Top tips for email signature branding

Updated: Oct 18, 2023

Email Signatures image

Clear, and succinct branding is vital to get your company’s message across, to make your brand recognisable. Email signatures are one way to complete the look of not only your company’s branding, but your personal branding.

Email signatures are one aspect – and you may be making some trivial mistakes with them, that you don’t even realise. We’ve nailed down a 10-point checklist for when it comes to designing and implementing your signature.

  1. Promotional attachments – attaching documents, PDF’s, images, and so on with every customer communication can brew annoyance and cause your emails to become ignored. Instead of showering them with attachments, include a link to your website where they can download the information themselves should they choose to do so.

  2. Font styles and use – font has to be considerate towards styles and sizes; it’s distracting and confusing to read a signature that has either too small or too big a text, as well as a mixture of colours and formatting, such as bold or italic.
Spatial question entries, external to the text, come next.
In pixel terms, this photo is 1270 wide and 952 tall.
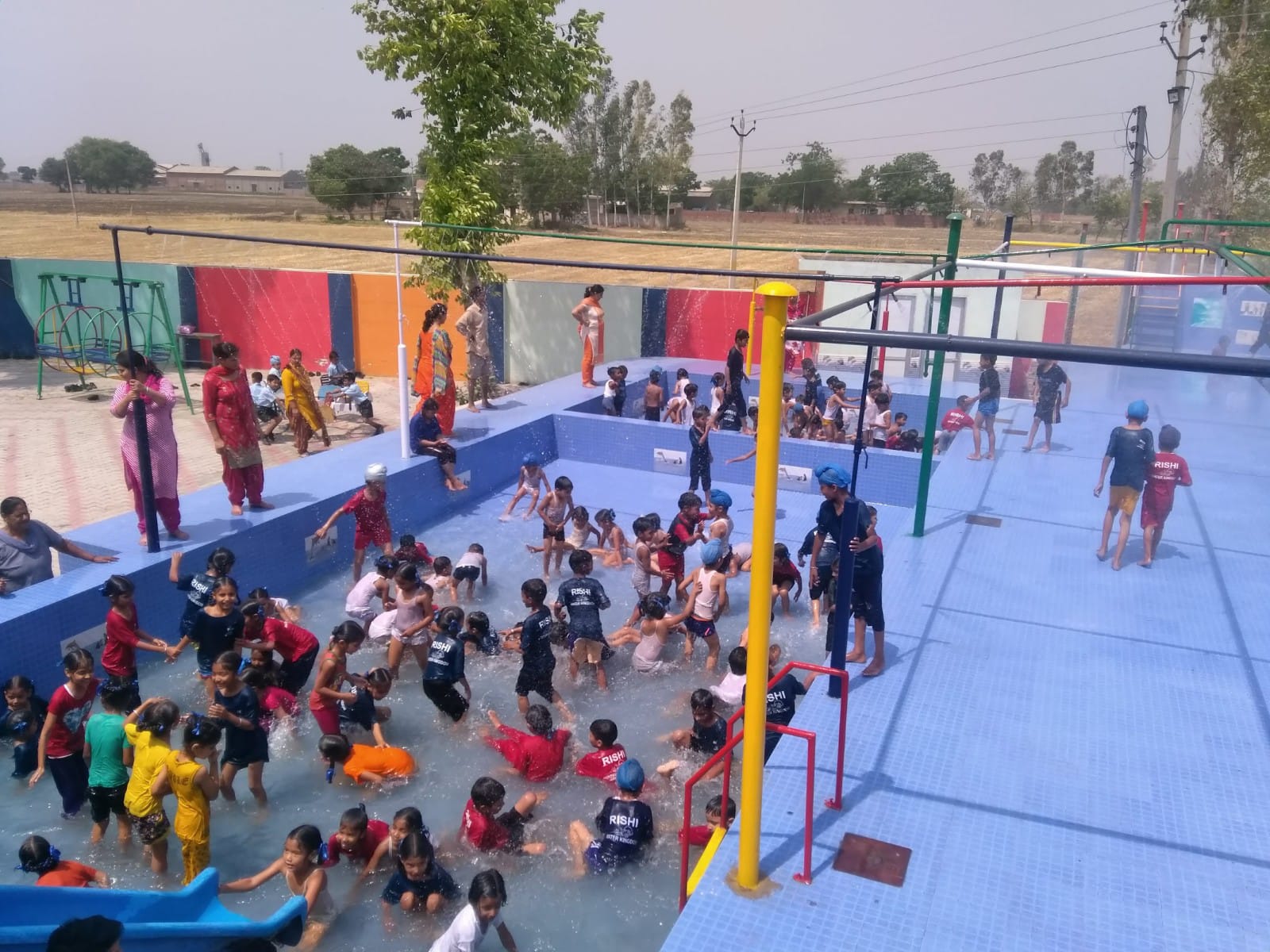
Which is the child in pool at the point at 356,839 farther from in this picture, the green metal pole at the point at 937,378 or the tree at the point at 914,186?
the tree at the point at 914,186

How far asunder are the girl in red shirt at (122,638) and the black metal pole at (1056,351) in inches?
191

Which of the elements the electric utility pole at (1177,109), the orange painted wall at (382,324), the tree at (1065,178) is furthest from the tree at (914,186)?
the orange painted wall at (382,324)

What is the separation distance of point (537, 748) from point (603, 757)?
1.46 ft

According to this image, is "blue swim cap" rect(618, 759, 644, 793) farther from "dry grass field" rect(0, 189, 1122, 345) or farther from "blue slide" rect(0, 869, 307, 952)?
"dry grass field" rect(0, 189, 1122, 345)

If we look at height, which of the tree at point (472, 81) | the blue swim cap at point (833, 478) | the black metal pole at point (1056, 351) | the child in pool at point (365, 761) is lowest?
the child in pool at point (365, 761)

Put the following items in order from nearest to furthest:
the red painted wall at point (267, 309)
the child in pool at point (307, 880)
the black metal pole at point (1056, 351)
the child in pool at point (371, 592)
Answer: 1. the black metal pole at point (1056, 351)
2. the child in pool at point (307, 880)
3. the child in pool at point (371, 592)
4. the red painted wall at point (267, 309)

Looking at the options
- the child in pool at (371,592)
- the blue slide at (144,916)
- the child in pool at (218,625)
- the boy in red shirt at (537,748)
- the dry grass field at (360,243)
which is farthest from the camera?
the dry grass field at (360,243)

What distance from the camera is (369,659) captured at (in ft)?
25.6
Again, to promote a succinct and consistent brand, the font must be clean, professional, consistent and tidy. Your font choices should reflect the market your branding is directed to. TIP: this also applies to fonts that aren’t found readily on the web, and when a fall-back font hasn’t been specified. It overcomplicates the signature and means that different customers will see your branding in different formats – best to keep to the status quo for this one.

  3. Colours – Instead of throwing all your favourite colours and shades into your signature, limit it to just one colour from your branding, and possibly pair it with a subtle shade like dark grey or black to emphasis the visual impact. It looks clearer as well as professional, stylish and well-designed, rather than chaotic and busy.
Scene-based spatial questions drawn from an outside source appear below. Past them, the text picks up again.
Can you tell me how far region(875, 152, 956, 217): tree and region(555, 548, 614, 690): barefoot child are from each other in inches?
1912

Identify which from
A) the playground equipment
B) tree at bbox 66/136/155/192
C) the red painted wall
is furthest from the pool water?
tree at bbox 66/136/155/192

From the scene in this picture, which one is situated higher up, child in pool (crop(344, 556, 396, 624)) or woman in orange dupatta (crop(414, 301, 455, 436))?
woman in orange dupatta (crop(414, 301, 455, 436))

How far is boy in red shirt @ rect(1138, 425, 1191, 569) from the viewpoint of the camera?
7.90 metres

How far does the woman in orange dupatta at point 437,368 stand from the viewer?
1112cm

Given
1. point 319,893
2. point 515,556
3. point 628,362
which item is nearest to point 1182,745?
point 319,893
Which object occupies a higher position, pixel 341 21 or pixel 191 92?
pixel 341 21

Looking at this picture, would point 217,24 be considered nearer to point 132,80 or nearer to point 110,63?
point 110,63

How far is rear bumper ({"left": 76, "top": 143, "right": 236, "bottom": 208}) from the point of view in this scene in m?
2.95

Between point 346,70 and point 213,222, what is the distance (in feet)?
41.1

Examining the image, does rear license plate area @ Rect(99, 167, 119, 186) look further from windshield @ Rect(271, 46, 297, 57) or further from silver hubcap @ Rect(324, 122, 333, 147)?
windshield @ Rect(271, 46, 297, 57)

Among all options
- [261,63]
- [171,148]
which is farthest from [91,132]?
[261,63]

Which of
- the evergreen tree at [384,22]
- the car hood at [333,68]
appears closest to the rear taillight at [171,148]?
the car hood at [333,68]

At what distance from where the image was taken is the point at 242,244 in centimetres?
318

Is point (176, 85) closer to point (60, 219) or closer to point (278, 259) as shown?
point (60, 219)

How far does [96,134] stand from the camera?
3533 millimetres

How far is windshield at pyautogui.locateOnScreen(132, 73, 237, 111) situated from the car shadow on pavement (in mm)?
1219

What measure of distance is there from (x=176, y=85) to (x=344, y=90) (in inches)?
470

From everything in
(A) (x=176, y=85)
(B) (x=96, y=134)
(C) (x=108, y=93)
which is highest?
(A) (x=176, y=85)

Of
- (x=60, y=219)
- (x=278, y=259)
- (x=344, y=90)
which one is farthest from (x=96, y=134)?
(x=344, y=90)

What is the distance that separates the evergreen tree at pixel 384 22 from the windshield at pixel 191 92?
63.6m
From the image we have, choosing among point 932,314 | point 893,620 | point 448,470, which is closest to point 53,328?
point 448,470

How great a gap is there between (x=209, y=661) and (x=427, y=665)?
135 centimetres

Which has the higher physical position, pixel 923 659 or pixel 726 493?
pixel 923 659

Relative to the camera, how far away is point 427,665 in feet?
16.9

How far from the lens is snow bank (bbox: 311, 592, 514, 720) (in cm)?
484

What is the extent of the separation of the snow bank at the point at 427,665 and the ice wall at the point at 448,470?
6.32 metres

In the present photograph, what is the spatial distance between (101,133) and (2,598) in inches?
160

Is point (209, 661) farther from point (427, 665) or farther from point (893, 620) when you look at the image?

  4. Email banner images – it is important to make sure that you aren’t overloading the signature with a billion promotions you can offer your customers. Keep it sweet and simple, with a maximum of four promotions or images at any one time, all at the base of your signature. TIP: Google Analytics is a handy tool to check what customers click through, where they land, and what they’re searching for. Test the promotions for conversions using Google Analytics click tracking. Don’t be afraid to test different images to see which ones convert more clicks, as it’s one simple way to drive traffic to your website.

  5. The personal in the professional – make sure, unless you’re a blogger or writer, that you don’t include any personal quotes, jokes or snippets of information, as not every customer with agree, understand and could potentially get offended. This also disrupts the cohesion of your professional branding.

  6. Images – primary images like logos and profile images are useful in email signatures, as they directly link you with your company and branding. Keep it simple with no more than two of these images, and make sure they are small, neat and trimmed (no larger than 250px for height and width) as again this may affect the download ability of the email and put off potential leads and customers. TIP: this also applies for signatures with just an image, with only a specific clickable area. It overcomplicates the click-through process and may direct your customer in the wrong direction.

  7. Legal Disclaimers – make sure you identify whether your signature needs a disclaimer at all (typically if you are sending private information over email, a disclaimer is necessary) and if you do, include selected, critical information with a link through to the full copy. This keeps your signature clear of babble and easy to identify you and your company.

  8. Testing your email signature – Emails are opened across all sorts of devices nowadays, and so it is vital to ensure you have created an email signature that contains HTML that is cross-compatible with all these interfaces. Spread it over multiple account tests as well, just to be safe that there are no disruptions. Test, test, and if unsure, test again.

  9. Social Media – social media rules the school when it comes to online interaction, and so it is important to let your customers know if there are social media pages out there that they can follow you or your company on. The icons eliminate the need for lengthy links, and it promotes the ease of access to your company that will attract customers to your brand.

  10. Image hosting – Images that aren’t hosted on a web server appear as attachments, which clogs up your customers’ inbox with downloadable files and leaves you with the same issue as promotional attachments. Make sure you host, so that it doesn’t clutter your email and your customers email.